> **Given data**:

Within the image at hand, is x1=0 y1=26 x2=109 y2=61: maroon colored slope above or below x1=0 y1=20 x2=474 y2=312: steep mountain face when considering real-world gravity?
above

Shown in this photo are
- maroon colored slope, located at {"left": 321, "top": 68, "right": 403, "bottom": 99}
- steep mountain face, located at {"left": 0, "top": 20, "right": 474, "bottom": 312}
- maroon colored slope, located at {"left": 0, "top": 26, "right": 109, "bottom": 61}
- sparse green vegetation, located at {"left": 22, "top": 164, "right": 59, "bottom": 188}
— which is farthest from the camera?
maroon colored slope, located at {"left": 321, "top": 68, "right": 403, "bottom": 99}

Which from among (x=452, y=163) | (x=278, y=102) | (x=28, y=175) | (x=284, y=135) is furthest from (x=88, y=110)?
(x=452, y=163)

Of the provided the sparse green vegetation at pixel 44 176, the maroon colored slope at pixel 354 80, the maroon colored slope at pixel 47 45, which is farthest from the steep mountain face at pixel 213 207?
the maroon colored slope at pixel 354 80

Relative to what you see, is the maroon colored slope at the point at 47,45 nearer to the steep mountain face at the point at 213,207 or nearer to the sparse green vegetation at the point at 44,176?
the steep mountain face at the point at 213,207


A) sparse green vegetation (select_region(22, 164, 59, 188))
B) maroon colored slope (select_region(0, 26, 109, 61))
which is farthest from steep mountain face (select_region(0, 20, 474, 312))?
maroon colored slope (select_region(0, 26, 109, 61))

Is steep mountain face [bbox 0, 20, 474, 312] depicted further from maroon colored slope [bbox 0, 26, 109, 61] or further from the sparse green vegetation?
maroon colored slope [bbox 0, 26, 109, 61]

> **Task instructions**: Reproduce the part of the data that opens with the line containing "Relative to what" and closes with the last line of the data, both ends included, matching every character and line break.

> **Solution for this problem**:
Relative to what you see, is the maroon colored slope at the point at 47,45 nearer to the steep mountain face at the point at 213,207 or nearer to the sparse green vegetation at the point at 44,176?
the steep mountain face at the point at 213,207


A) sparse green vegetation (select_region(22, 164, 59, 188))
B) maroon colored slope (select_region(0, 26, 109, 61))
which is farthest from steep mountain face (select_region(0, 20, 474, 312))?
maroon colored slope (select_region(0, 26, 109, 61))

Is steep mountain face [bbox 0, 20, 474, 312] depicted further from maroon colored slope [bbox 0, 26, 109, 61] or further from the sparse green vegetation?
maroon colored slope [bbox 0, 26, 109, 61]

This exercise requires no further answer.